From the outside, Brayden Schofield seems like a regular six-year-old boy who loves sharks, snakes, and playing with his little brother. But what most people don’t know is that Brayden’s life – and left arm – was saved by a rare bone tumor surgery performed by a team of doctors at Children’s National Health System.
Last summer, just before the Fourth of July, while spending time with his grandparents, Brayden complained of pain in his left arm. By the time he went home to his parents, Krista and Duncan, he was still in pain and his parents were very concerned.
The Schofields went straight to their pediatrician, and all X-rays came back normal. A few months after that visit, Brayden felt the same pain, in the same place in his arm. This time, their pediatrician felt a tender lump on his arm and his X-rays came back abnormal, so their doctor recommended they see an oncologist.
Two days after receiving the abnormal scan, the Schofields were on their way to Children’s National Health System, to meet with Holly Meany, MD, Director of the Solid Tumor Program.
Five days after their appointment, Brayden’s results came back showing a large tumor running the length his upper arm, and he received his diagnosis: Ewing Sarcoma, a bone cancer that typically grows in the legs, arms, chest, and back. More tests revealed that the cancer had spread, and he had a small nodule on one of his lungs.
Three weeks after he was diagnosed, Brayden began chemotherapy. His doctors knew that he needed surgery to remove the tumor, but first they had to prepare his body for treatment by normalizing his white blood cell counts and shrinking the tumor as much as possible. Brayden bravely endured six cycles of chemotherapy in two-week intervals over a three-month period. During this time, Brayden’s mom said he had a few fevers and lost some weight, but otherwise maintained his energy and good spirits thanks to his little brother, child life specialists, and the nurses on 4 East.
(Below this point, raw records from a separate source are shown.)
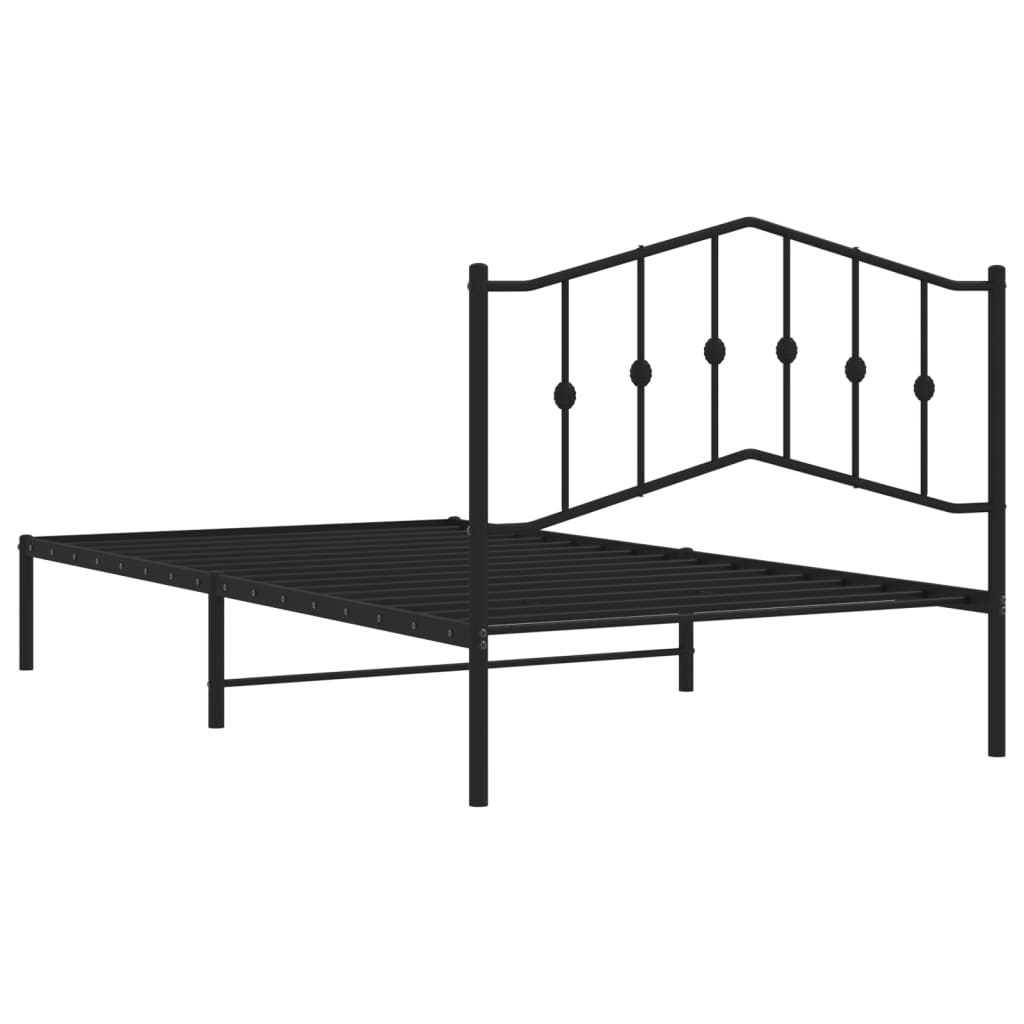 vidaXL Metal Bed Frame without Mattress with Headboard Black 107x203cm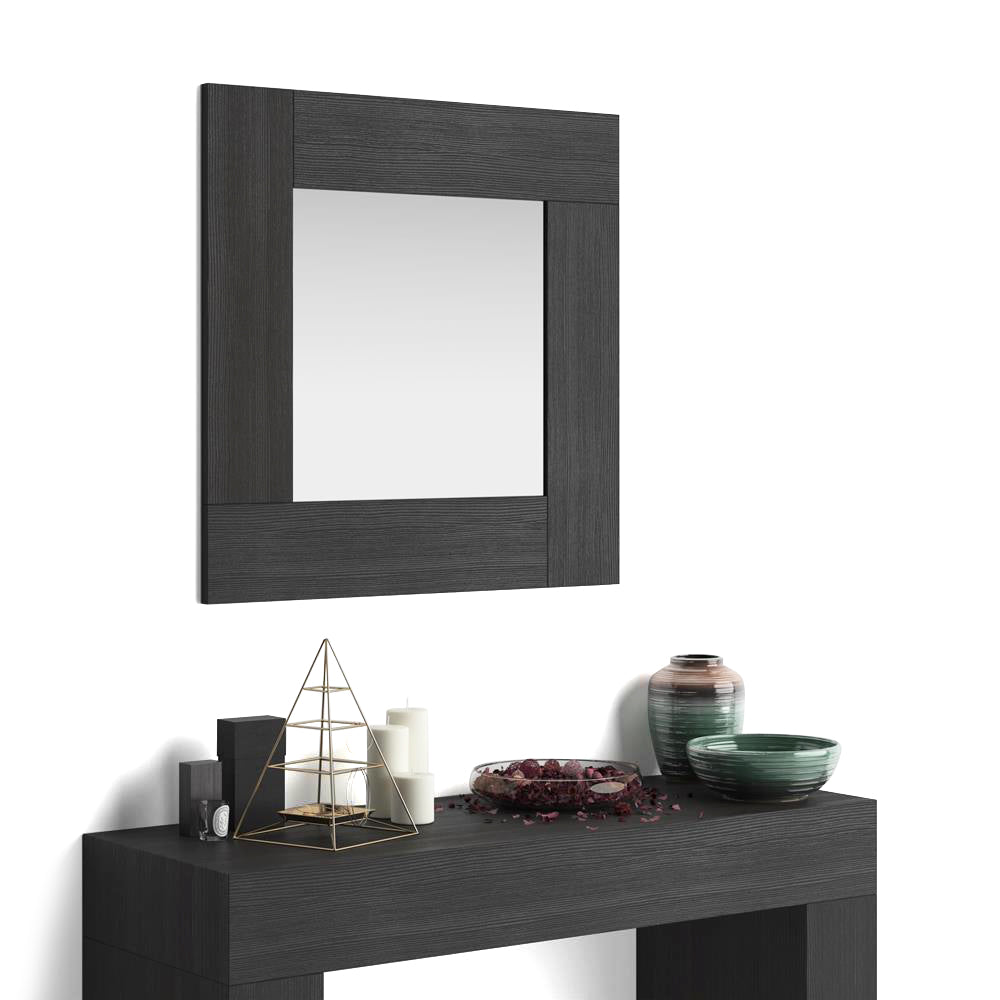 Specchiera quadrata, cornice Nero Frassino, Evolution, 73 x 73 cm - Immagine principale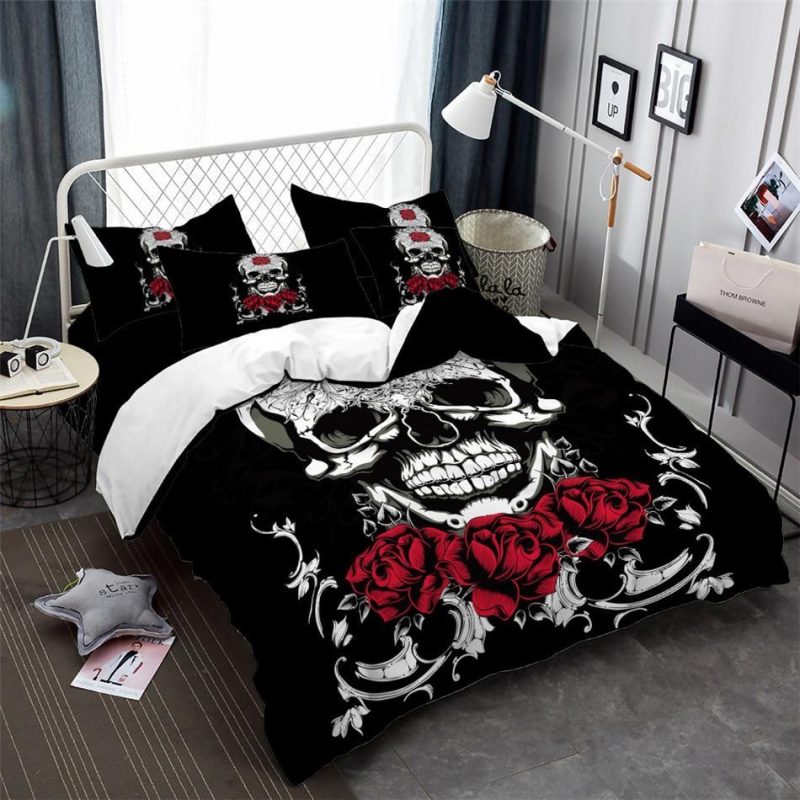 Sugar Skull With Rose Print Duvet Cover and Pillowcase Set Bedding Set 354 Sugar Skull With Rose Print Duvet Cover and Pillowcase Set Bedding Set 354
While pushing through his chemotherapy treatments, Brayden’s team of doctors started planning for surgery. The surgical planning team, led by Robert Henshaw, MD, Director of Orthopedic Oncology, and Gary Rogers, MD, Chief of Plastic and Reconstructive Surgery, knew they had to consider a creative surgical technique because of the placement and size of Brayden’s tumor. “Short of doing an amputation and removing his entire arm, our reconstruction options were very limited,” Dr. Henshaw told WUSA-9 during an interview. Dr. Meany echoed that her team “really needed to think outside of the box, and think of an unusual surgery.”
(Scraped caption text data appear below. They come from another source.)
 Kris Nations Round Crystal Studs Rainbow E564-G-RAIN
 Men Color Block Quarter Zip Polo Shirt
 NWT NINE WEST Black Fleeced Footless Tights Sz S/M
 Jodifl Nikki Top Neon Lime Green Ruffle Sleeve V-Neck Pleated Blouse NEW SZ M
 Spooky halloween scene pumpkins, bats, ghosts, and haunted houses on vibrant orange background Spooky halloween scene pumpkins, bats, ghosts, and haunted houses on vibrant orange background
After the chemotherapy was completed, Brayden underwent the very rare, 14-hour bone surgery on March 11, 2015. Drs. Henshaw and Rogers, along with a larger team of surgeons, removed most of his upper left arm bone and shoulder, replacing it with bone from his right leg, his fibula. The surgeons agreed that using his own bone would give Brayden the best chance at growing normally. Dr. Henshaw explained during an interview that Brayden’s “shoulder is now comprised of a living bone with its own growth plate, which is expected to grow with him and help keep his arm at a suitable length as he approaches adulthood.” Brayden is one of only four patients in the country to undergo the complicated procedure, and the only patient from Children’s National; Dr. Rogers added that it has “been documented only four times in world literature.”
Brayden went home two weeks after surgery.
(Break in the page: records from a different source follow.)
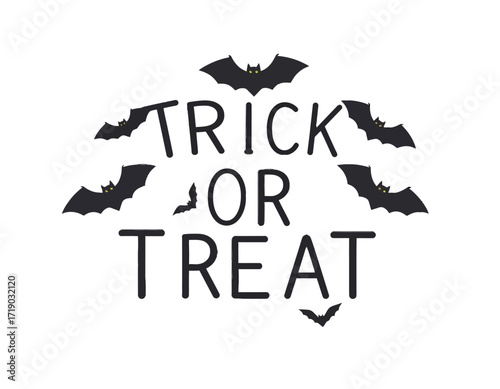 "Trick or Treat" text graphic with bat silhouettes above and below the words.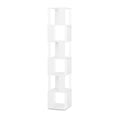 6 Tier Rotating Bookshelf, Floor Rack Simple Bookcase With Acrylic Plate Student Multi Function Creative Bookshelf For Living Room White Particle Board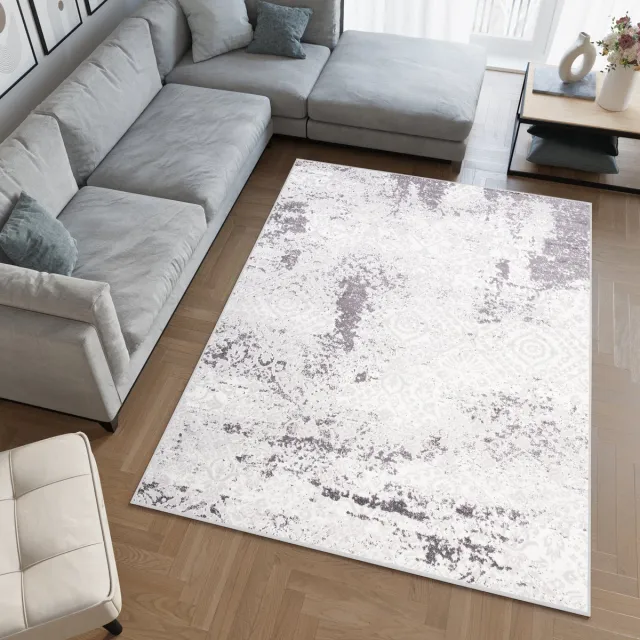 Tapiso Sky Vloerkleed Grijs Woonkamer Modern Tapijt Lichtgrijs1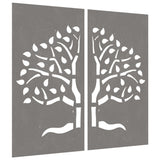 NNEVL Garden Wall Decorations 2 pcs 105x55 cm Corten Steel Tree Design
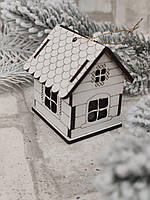 Домик-подвеска из дерева, новогодний декор h 7х6,5х6 см
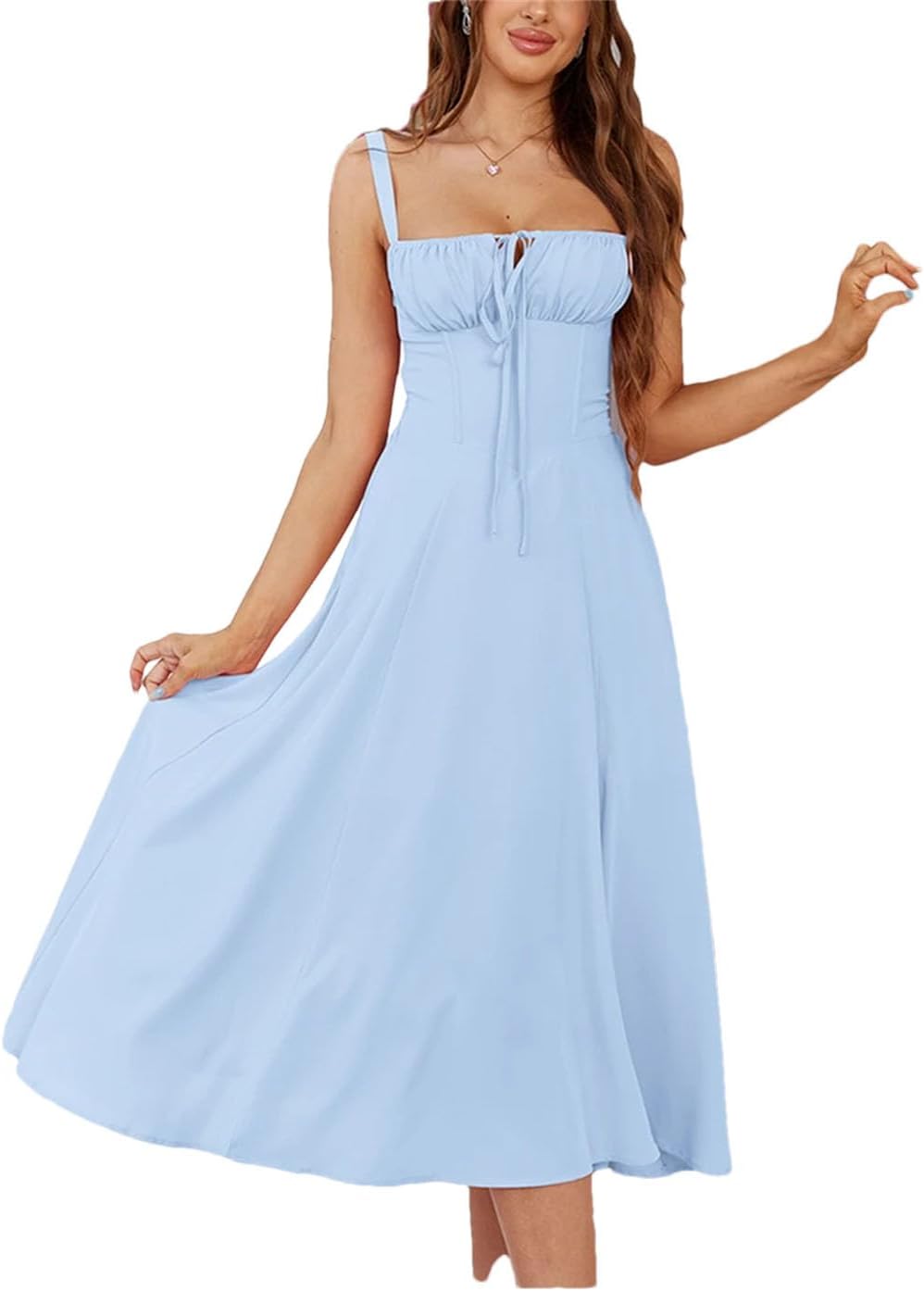 Vestido largo de vendaje para mujer, corsé sin mangas, acolchado, para verano, boda, invitada, fiesta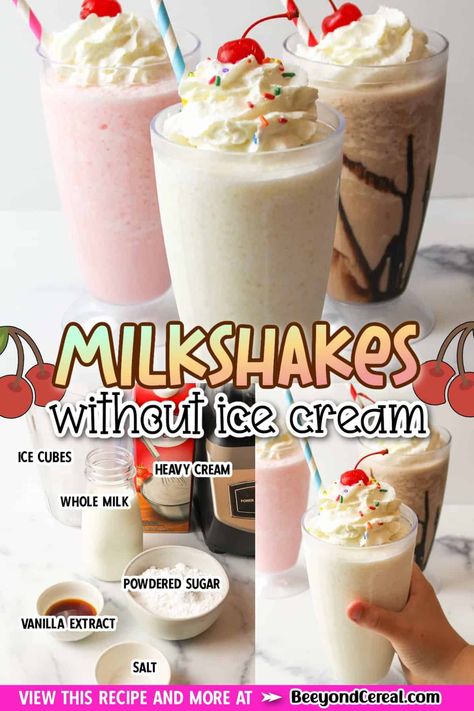 Milkshake In Blender, Diy Milkshake Without Ice Cream, Milkshake With No Ice Cream, Homemade Milkshake Recipe Easy Without Ice Cream, Milk Shake Recipes Without Ice Cream, How To Make Milkshakes Without Ice Cream, Vanilla Milkshake Recipe No Ice Cream, How To Make A Milkshake Without Ice Cream, Homemade Milkshake Without Ice Cream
After five more months of chemotherapy to ensure that the cancer was removed entirely, Brayden had his final treatment on September 16, 2015. Today, he has zero limitations with his leg, two scars running from his shoulder to his elbow, another from his knee to his ankle, and regular physical therapy appointments at home in Virginia where he works on range of motion for his elbow and shoulder, working towards extending his arm at 100 percent. He will return to Children’s every three months for check-up scans.
November 20, 2015 marked Brayden’s first clinical appointment after being cleared of his Ewing Sarcoma. He is looking forward to returning to Kindergarten before Christmas and is excited about his trip to Florida to swim with sharks in February.